In 1975, Laura Mulvey’s essay, “Visual Pleasure and Narrative Cinema” was published in the film journal Screen. A few years later in 1981, Mulvey published “Afterthoughts on ‘Visual Pleasure and Narrative Cinema’ inspired by King Vidor’s Duel In the Sun.‘” Since the publication of these seminal texts, psychoanalytic film theory has become a force to be reckoned with. Whether or not a film scholar accepts Mulvey’s Freudian and Lacanian position to cinema, one still has to deal with the theory. Among the theoretical insights provided by Mulvey was the idea that cinema provides two different types of pleasure from looking. The first type of pleasure is that of scophophilic voyeurism. This is often the function of sexual instinct and describes how male viewers look at women on the screen. The second type of pleasure detailed by Mulvey is that of scopophilic narcicissism. This is the function of the ego libido, the pleasure of identification, and makes up the comfort zone of the Lacanian Imaginary or the Freudian pre-Oedipal. Mulvey is quick to point out that these two types of visual pleasure interact and overlay each other, yet she also deals with them as dichotomous concepts.

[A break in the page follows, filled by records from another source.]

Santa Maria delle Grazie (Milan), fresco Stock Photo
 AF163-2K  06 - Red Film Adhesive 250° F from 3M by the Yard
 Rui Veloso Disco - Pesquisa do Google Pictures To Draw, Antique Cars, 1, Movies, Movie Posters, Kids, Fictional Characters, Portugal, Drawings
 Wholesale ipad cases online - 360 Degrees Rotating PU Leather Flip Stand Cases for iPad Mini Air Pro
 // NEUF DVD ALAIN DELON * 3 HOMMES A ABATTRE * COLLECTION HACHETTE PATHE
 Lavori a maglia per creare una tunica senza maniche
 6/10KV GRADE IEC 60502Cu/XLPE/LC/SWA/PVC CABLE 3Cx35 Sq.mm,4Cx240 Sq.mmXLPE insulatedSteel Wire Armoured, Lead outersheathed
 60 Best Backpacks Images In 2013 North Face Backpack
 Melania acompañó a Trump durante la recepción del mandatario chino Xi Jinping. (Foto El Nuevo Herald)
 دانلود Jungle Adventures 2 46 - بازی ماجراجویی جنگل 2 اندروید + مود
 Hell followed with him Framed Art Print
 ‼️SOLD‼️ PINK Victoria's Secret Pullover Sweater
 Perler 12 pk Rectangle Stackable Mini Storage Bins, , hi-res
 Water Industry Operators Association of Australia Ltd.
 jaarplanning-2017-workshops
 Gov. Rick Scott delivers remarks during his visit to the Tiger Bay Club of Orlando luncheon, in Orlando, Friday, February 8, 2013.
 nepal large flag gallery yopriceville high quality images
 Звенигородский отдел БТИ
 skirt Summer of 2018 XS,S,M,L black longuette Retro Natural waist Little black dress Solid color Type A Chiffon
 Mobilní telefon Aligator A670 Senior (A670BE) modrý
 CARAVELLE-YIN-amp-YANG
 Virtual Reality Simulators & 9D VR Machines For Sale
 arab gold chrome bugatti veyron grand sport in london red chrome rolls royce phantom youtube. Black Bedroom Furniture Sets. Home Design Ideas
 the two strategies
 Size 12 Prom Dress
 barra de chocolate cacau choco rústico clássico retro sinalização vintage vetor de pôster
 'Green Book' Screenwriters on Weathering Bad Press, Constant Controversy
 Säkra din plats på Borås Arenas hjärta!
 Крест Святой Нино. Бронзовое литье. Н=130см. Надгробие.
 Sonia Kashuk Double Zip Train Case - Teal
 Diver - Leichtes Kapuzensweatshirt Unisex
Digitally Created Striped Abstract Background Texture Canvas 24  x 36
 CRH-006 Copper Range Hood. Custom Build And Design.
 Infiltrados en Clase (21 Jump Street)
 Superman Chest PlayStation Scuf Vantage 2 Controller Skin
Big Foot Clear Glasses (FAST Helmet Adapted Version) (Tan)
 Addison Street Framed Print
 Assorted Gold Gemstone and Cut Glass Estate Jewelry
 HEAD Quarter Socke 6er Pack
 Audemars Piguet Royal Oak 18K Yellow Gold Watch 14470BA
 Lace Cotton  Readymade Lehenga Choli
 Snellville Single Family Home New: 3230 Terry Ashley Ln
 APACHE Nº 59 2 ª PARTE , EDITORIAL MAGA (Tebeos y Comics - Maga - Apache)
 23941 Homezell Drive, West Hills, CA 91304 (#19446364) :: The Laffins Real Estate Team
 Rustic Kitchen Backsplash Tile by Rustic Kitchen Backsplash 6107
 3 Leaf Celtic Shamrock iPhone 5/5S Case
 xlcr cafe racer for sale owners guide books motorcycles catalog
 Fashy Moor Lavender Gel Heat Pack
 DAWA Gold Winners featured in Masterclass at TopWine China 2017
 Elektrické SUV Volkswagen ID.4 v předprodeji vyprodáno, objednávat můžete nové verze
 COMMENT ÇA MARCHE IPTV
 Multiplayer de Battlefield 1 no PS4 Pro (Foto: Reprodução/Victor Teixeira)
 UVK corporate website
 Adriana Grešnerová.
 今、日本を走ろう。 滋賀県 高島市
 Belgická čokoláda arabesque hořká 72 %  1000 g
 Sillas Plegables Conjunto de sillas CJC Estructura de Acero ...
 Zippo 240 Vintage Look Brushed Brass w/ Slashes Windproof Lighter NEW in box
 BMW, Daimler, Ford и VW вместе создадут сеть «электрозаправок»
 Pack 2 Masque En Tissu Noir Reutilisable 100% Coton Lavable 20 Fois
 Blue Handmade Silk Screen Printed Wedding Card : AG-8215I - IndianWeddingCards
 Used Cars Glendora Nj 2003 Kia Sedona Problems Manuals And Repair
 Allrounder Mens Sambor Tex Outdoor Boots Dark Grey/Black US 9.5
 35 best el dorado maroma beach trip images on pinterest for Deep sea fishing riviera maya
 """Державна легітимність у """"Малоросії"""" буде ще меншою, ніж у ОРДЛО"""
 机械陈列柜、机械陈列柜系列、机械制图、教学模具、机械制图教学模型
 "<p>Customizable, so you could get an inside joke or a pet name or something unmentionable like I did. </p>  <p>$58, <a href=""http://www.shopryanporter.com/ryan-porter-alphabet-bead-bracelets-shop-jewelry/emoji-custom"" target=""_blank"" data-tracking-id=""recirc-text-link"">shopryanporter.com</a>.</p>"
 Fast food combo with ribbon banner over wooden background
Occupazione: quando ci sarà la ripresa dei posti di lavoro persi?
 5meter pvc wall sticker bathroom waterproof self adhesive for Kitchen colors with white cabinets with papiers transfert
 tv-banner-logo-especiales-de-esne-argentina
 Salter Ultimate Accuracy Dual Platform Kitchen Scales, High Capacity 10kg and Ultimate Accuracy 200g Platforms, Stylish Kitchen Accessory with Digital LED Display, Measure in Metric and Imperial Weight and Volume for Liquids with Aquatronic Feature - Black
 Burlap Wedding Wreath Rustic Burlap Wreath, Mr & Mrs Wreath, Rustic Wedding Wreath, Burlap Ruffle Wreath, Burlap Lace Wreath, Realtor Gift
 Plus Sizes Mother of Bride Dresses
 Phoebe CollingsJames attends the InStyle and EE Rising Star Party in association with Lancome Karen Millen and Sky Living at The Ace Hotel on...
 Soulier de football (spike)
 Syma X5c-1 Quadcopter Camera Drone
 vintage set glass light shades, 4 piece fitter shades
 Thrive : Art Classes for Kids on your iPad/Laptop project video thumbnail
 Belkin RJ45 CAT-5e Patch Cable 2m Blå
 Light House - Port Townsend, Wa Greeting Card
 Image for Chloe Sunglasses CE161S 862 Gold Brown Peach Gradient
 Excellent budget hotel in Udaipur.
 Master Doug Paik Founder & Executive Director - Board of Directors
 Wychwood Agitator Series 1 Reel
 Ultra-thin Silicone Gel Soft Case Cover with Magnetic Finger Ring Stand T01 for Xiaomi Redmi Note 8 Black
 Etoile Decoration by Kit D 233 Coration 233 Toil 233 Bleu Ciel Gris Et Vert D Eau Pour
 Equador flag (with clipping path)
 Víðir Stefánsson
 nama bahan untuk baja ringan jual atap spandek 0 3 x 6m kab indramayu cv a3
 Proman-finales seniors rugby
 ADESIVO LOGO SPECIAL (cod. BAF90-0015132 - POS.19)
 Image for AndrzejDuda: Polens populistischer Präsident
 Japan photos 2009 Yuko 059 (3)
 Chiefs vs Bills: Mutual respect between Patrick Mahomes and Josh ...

While in “Visual Pleasures,” Mulvey states that her theory is only relevant to film because of the cinematic apparatus, in “Afterthoughts,” she expands her argument to include “popular narratives, whether film, folk-tale or myth.” Mulvey first saw her theory as applying only to the cinematic apparatus because of the spatial arrangement of the theater. The viewer sits in the dark which often fosters a sense of solitude and gazes at a screen. Since the projector is so far behind the seated viewers, the unfolding of the narrative is significant. Not only does the screen seem to display unknowing “people” while the spectator voyeuristically watches, but the physical projection of the image mirrors the psychological process of projecting repressed desires onto the actors within the diegesis. In “Afterthoughts” though, the diegesis becomes less important as Mulvey expands her argument to interrogate the structure of narrative itself. Based on a more detailed reading of Freud’s theory of femininity and an understanding of V. Propp’s Morphhology of the Folktale, Mulvey refocuses her argument more around Freud’s metaphoric opposition of active/passive. A woman then, need not always be subjugated at the cinema, for now it is possible for her to relate to male protagonists and resist the usually fetishized image of the female.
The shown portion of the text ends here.